# What to work on
Reproduce the records below exactly, but leave their pictures out of the copy.
:: Exercise input ::
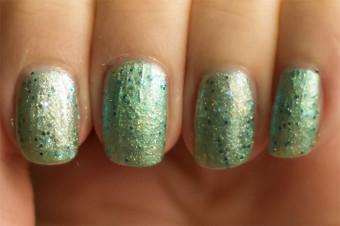 mermaidsdream-vs-turquisedust-6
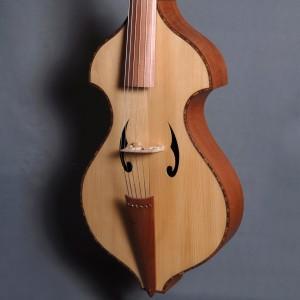 violedegambe2012-basse_05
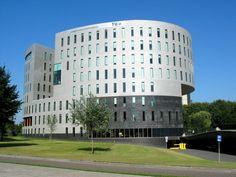Kennispoort Eindhoven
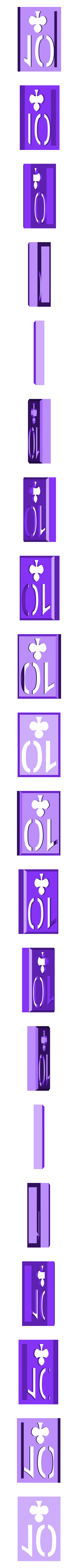 BlockClubs10.stl Download STL file Playing Card Tiles • Object to 3D print, Jinja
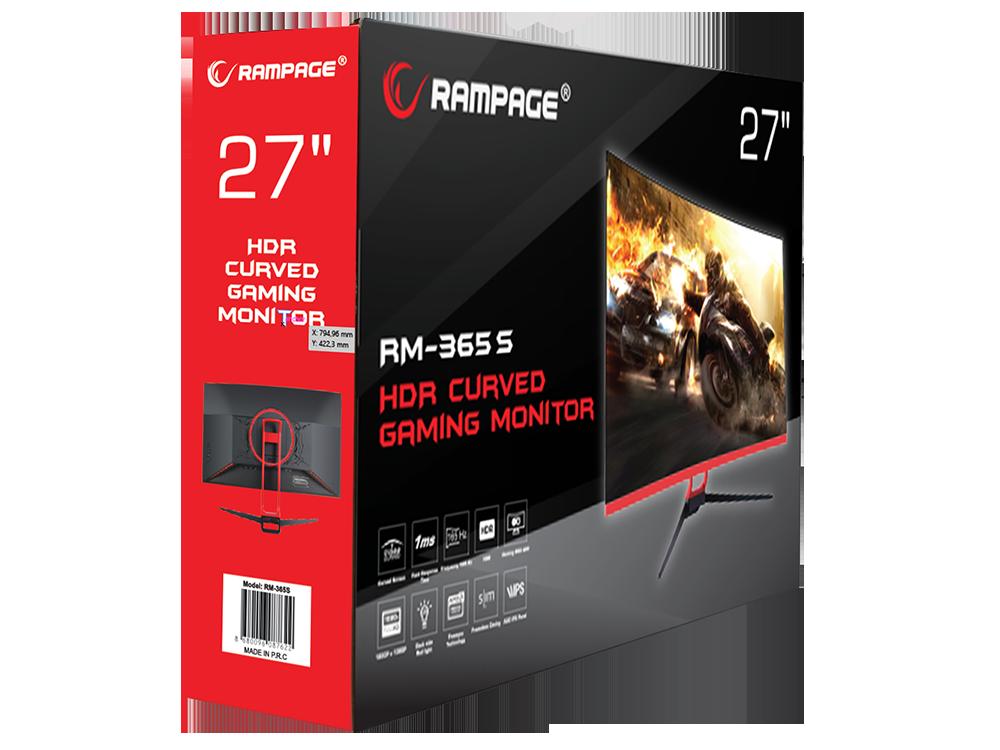 Rampage RM-365S 27 inç LED 165 Hz Freesync Technology+HDR PC Curved Oyuncu Monitörü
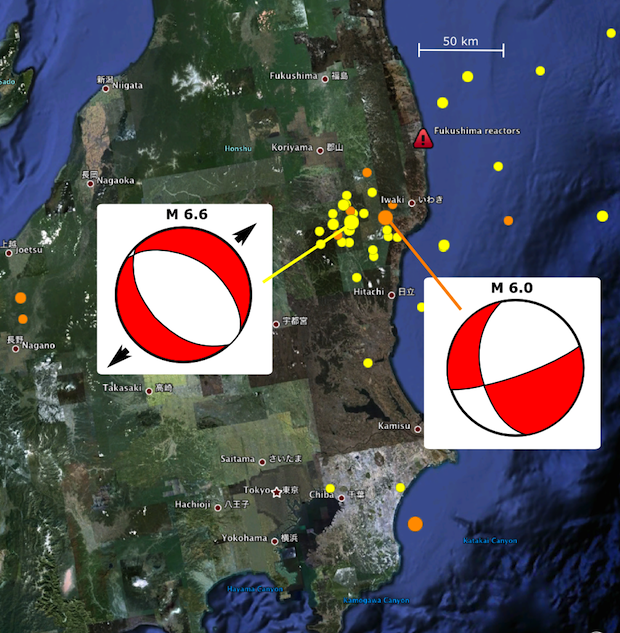Earthquake location matters part eleventy highly allochthonous recent aftershocks close to the crippled fukushima nuclear plant yellow circles last 7 days orange circles last 24 hours imagery from google earth gumiabroncs Image collections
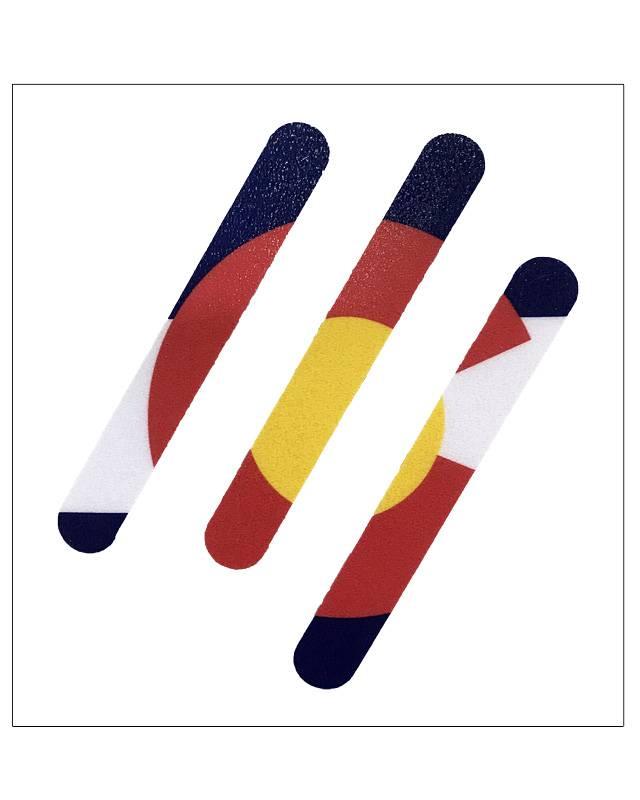 CMS CMS Slash Sticker: Colorado Flag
:::
# Solution to this task
 mermaidsdream-vs-turquisedust-6
 violedegambe2012-basse_05
Kennispoort Eindhoven
 BlockClubs10.stl Download STL file Playing Card Tiles • Object to 3D print, Jinja
 Rampage RM-365S 27 inç LED 165 Hz Freesync Technology+HDR PC Curved Oyuncu Monitörü
Earthquake location matters part eleventy highly allochthonous recent aftershocks close to the crippled fukushima nuclear plant yellow circles last 7 days orange circles last 24 hours imagery from google earth gumiabroncs Image collections
 CMS CMS Slash Sticker: Colorado Flag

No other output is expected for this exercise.